======== Text under study
According to Wang He’s observations, no country in the world has successfully recovered from low fertility rates once they have fallen, at most maintaining their current levels. “The stimulus measures provided by the CCP are too weak, and many local governments find it difficult to even fulfill subsidies due to financial difficulties.”
A report by Dezan Shira and Associates in the June issue of “China Briefing” highlighted that China is the world’s second-largest population country, but experienced a decline for the first time in sixty years in 2022, marking the beginning of a long-term demographic decline with far-reaching effects on the economy and business environment.
The report mentioned that among numerous social and economic challenges, population aging and labor force shrinkage pose particularly worrisome long-term impacts. Long-term risks are significantly on the rise.
According to official statistical yearbooks, in 2024, the working-age population in China (ages 16 to 59) accounted for only 60.9%, totaling 858 million people, against 310 million elderly populations.
Wang He analyzed, “China’s aging population and declining birth rates have led to insufficient consumption power; on the other hand, the shrinking labor force and fewer young people have caused a decline in the entire society’s innovation vitality, inadequate supply-side momentum, which is a huge negative factor for the Chinese economy.”
He further stated that China’s “pay-as-you-go” pension system is difficult to sustain. “The number of contributors is decreasing while the number of pension recipients is increasing, resulting in long-term deficits that can only be sustained by massive state subsidies. With the economic downturn and declining fiscal revenues, the gap between income and expenditure is growing, raising concerns about the sustainability of the pension system.”
Data released by the World Bank in November showed that in 2020, China’s pension assets accounted for only 2.2% of GDP, ranking 68th out of 78 countries globally, well below the global average of 29.44%. Additionally, an OECD report indicated that China’s public pension spending accounts for about 7.7% of GDP, with a huge disparity between assets and expenditure, reflecting underlying systemic crisis.
================
» **Required action 1**: In the passage on China's shrinking population, rewrite the part from "A report by" to "and business environment.", changing "decline" to "drop".
» **Required action 2**: Write the next part of the passage on China's shrinking population and pension strain, picking up after its last sentence.
======== The data
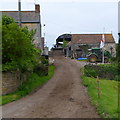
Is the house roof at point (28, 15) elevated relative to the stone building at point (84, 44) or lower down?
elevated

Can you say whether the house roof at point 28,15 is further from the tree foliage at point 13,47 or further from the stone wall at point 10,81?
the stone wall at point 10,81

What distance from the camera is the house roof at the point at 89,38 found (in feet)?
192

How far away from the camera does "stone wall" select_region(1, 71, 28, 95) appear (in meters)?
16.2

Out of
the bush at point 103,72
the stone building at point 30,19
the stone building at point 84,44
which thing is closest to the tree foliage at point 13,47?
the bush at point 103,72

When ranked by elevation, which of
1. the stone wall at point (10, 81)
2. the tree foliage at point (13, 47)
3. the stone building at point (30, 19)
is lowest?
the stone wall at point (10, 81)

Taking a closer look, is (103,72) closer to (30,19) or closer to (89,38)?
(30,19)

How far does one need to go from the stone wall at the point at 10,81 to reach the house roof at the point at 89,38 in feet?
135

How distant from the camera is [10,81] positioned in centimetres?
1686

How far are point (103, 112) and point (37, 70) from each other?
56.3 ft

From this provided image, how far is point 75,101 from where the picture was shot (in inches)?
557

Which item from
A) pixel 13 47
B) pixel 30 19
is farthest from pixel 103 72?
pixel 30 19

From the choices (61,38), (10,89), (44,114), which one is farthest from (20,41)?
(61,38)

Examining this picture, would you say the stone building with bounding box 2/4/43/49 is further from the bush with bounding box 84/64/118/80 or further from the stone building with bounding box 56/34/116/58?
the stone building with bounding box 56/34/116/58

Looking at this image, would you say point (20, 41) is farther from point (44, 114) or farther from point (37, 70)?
================
» **Your response 1**:
A report by Dezan Shira and Associates in the June issue of “China Briefing” highlighted that China is the world’s second-largest population country, but experienced a drop for the first time in sixty years in 2022, marking the beginning of a long-term demographic drop with far-reaching effects on the economy and business environment.

» **Your response 2**:
To address the aging population, Beijing authorities have gradually increased the legal retirement age starting from 2025 – the retirement age for men has been raised from 60 to 63, while female managerial and technical workers will retire between the ages of 55 and 58. According to the newly revised retirement age, one 65-year-old in China currently corresponds to five labor force individuals aged 20 to 64, which will decrease to 1.9 individuals by 2040 and further drop to 1.5 by 2050.
Wang He believes that the root cause of the current crisis lies in the CCP’s family planning policy. “This is not a natural evolution but the result of the Communist Party’s erroneous policies that have caused this devastation. This is one of the greatest sins of the Communist Party.”
He pointed out that China is now facing the dilemma of being “old before becoming rich”. “When Japan entered an aging society, it was already affluent with a per capita income of tens of thousands of dollars; China currently only has slightly over ten thousand dollars, with an immature economic structure but carrying a huge burden of pensions and medical care.”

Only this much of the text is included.